• SOURCE DOCUMENT:
>> BEGIN

A fired U.S. whistleblower investigator says his old employer didn’t take whistleblowers seriously enough. So he’s lodging a complaint — with the same ex-employer he claims doesn’t take whistleblower allegations seriously enough.
Darrell Whitman was an investigator for the Labor Department for only a few months when a complaint crossed his desk in 2010 from two former Wells Fargo & Co. tellers. They claimed they’d been fired after complaining that the only way to meet bank quotas was to open unauthorized accounts.
Before Whitman even made a call to the fired tellers, he says, a manager told him to drop the matter. Wells Fargo employees kept creating bogus accounts for clients until last year — a revelation that led to the departure of the bank’s CEO, hundreds of millions of dollars in penalties and settlements, and damage to its reputation.
The Wells Fargo episode prompted Senator Al Franken, Democrat of Minnesota, to ask in a letter: Why wasn’t the department’s Occupational Safety and Health Administration paying more attention? A Labor Department official wrote back that investigators in its Whistleblower Protection Program had too many cases to handle. The letters were obtained through an open-records request. “OSHA needs more investigators,” the official wrote in November on behalf of Tom Perez, the outgoing labor secretary.
Labor Department staffing is only part of the problem with the whistleblower unit, according to Whitman, whose complaint puts him in a unique position as a whistleblower-investigator-turned-whistleblower.
In his telling, his superiors told him to drop more than a dozen cases in which workers alleged they’d been fired after reporting matters as serious as shoddy aircraft maintenance and pot-smoking nuclear-plant workers. In an administrative complaint to the Labor Department, Whitman alleges that the department dismissed complaints in deference to influential companies, a practice he said flowed from the upper reaches of the Labor Department.
Whitman, 70, worked in OSHA’s San Francisco office and was fired in May 2015. The reasons cited included the unauthorized release of information, unauthorized use of a transit card and lack of candor during an investigative process. Whitman disputes those claims. He filed a whistleblower complaint later that month.
The Labor Department declined to comment on Whitman or his claims through spokesman Leo Kay.
“It is absolutely critical that workers who see wrongdoing or hazards within their organization feel safe to raise red flags without retaliation,” Perez, the former labor secretary who now chairs the Democratic National Committee, said in a written response to questions submitted to the DNC. “That’s why I took steps toward strengthening the program last fall by directing the Department of Labor to conduct a top-to-bottom review.”

>> END

• STORED DATA:
>> BEGIN

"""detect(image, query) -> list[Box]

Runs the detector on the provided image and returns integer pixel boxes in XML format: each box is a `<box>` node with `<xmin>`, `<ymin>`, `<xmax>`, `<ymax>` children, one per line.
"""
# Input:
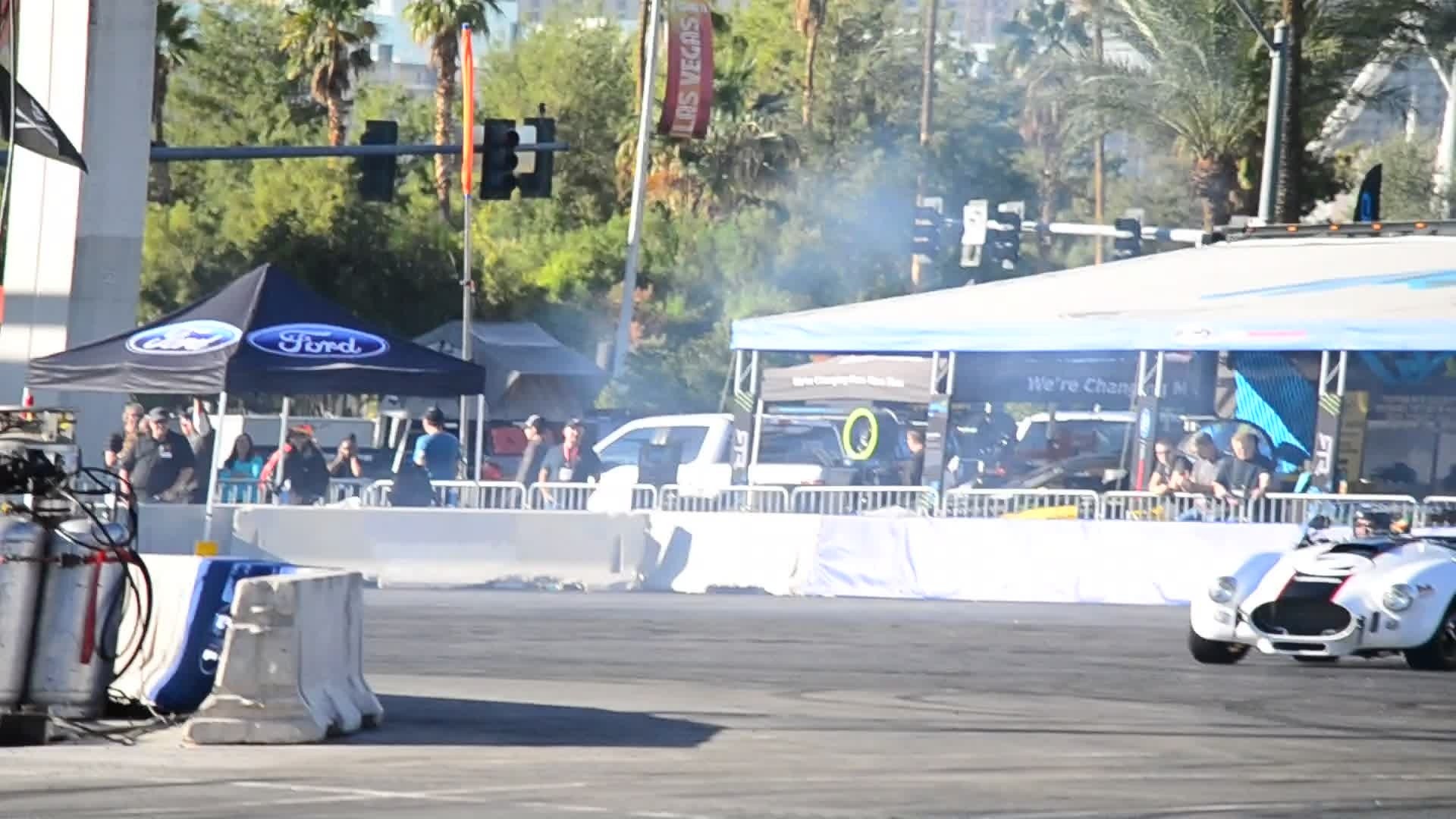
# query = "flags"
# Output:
<box><xmin>0</xmin><ymin>65</ymin><xmax>89</xmax><ymax>175</ymax></box>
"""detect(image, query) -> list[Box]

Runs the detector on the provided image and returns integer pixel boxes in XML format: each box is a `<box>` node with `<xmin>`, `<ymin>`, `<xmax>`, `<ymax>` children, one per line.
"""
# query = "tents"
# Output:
<box><xmin>374</xmin><ymin>318</ymin><xmax>610</xmax><ymax>481</ymax></box>
<box><xmin>747</xmin><ymin>354</ymin><xmax>952</xmax><ymax>513</ymax></box>
<box><xmin>726</xmin><ymin>236</ymin><xmax>1456</xmax><ymax>534</ymax></box>
<box><xmin>12</xmin><ymin>264</ymin><xmax>487</xmax><ymax>555</ymax></box>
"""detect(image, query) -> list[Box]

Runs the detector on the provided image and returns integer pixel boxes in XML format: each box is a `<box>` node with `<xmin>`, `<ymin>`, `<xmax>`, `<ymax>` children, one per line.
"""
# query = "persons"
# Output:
<box><xmin>538</xmin><ymin>416</ymin><xmax>601</xmax><ymax>511</ymax></box>
<box><xmin>1148</xmin><ymin>421</ymin><xmax>1275</xmax><ymax>520</ymax></box>
<box><xmin>900</xmin><ymin>429</ymin><xmax>927</xmax><ymax>504</ymax></box>
<box><xmin>104</xmin><ymin>391</ymin><xmax>363</xmax><ymax>505</ymax></box>
<box><xmin>510</xmin><ymin>413</ymin><xmax>551</xmax><ymax>510</ymax></box>
<box><xmin>1351</xmin><ymin>509</ymin><xmax>1385</xmax><ymax>541</ymax></box>
<box><xmin>408</xmin><ymin>402</ymin><xmax>463</xmax><ymax>506</ymax></box>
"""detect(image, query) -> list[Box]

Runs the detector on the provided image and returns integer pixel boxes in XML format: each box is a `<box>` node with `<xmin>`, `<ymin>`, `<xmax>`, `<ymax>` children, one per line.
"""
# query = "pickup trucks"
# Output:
<box><xmin>588</xmin><ymin>411</ymin><xmax>859</xmax><ymax>515</ymax></box>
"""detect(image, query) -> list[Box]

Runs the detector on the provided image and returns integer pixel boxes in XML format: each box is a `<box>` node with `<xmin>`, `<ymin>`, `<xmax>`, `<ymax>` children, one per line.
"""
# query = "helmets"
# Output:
<box><xmin>1352</xmin><ymin>504</ymin><xmax>1391</xmax><ymax>539</ymax></box>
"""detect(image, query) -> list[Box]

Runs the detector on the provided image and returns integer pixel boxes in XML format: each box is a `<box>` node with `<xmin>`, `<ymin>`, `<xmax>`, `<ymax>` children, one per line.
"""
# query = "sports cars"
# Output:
<box><xmin>1187</xmin><ymin>514</ymin><xmax>1456</xmax><ymax>672</ymax></box>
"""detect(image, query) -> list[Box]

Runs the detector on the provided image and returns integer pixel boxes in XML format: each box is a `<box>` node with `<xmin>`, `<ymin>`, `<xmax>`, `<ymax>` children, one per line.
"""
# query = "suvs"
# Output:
<box><xmin>1014</xmin><ymin>407</ymin><xmax>1219</xmax><ymax>490</ymax></box>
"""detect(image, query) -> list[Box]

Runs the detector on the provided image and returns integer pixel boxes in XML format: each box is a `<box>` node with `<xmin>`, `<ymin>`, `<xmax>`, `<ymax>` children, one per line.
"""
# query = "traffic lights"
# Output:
<box><xmin>986</xmin><ymin>200</ymin><xmax>1025</xmax><ymax>263</ymax></box>
<box><xmin>480</xmin><ymin>117</ymin><xmax>521</xmax><ymax>199</ymax></box>
<box><xmin>909</xmin><ymin>196</ymin><xmax>943</xmax><ymax>262</ymax></box>
<box><xmin>1111</xmin><ymin>207</ymin><xmax>1145</xmax><ymax>261</ymax></box>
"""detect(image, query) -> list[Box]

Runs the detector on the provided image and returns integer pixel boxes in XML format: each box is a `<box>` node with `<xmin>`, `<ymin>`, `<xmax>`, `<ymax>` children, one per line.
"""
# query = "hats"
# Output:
<box><xmin>149</xmin><ymin>406</ymin><xmax>167</xmax><ymax>422</ymax></box>
<box><xmin>519</xmin><ymin>414</ymin><xmax>545</xmax><ymax>430</ymax></box>
<box><xmin>566</xmin><ymin>418</ymin><xmax>585</xmax><ymax>428</ymax></box>
<box><xmin>420</xmin><ymin>406</ymin><xmax>443</xmax><ymax>422</ymax></box>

>> END

• JOBS:
- a) According to the article, in which OSHA office did Darrell Whitman work?
- b) Return the passage of the article from "Before Whitman even" to "outgoing labor secretary.", copied word for word.

• ANSWERS FOR THIS EXERCISE:
- a) The San Francisco office.

- b)
Before Whitman even made a call to the fired tellers, he says, a manager told him to drop the matter. Wells Fargo employees kept creating bogus accounts for clients until last year — a revelation that led to the departure of the bank’s CEO, hundreds of millions of dollars in penalties and settlements, and damage to its reputation.
The Wells Fargo episode prompted Senator Al Franken, Democrat of Minnesota, to ask in a letter: Why wasn’t the department’s Occupational Safety and Health Administration paying more attention? A Labor Department official wrote back that investigators in its Whistleblower Protection Program had too many cases to handle. The letters were obtained through an open-records request. “OSHA needs more investigators,” the official wrote in November on behalf of Tom Perez, the outgoing labor secretary.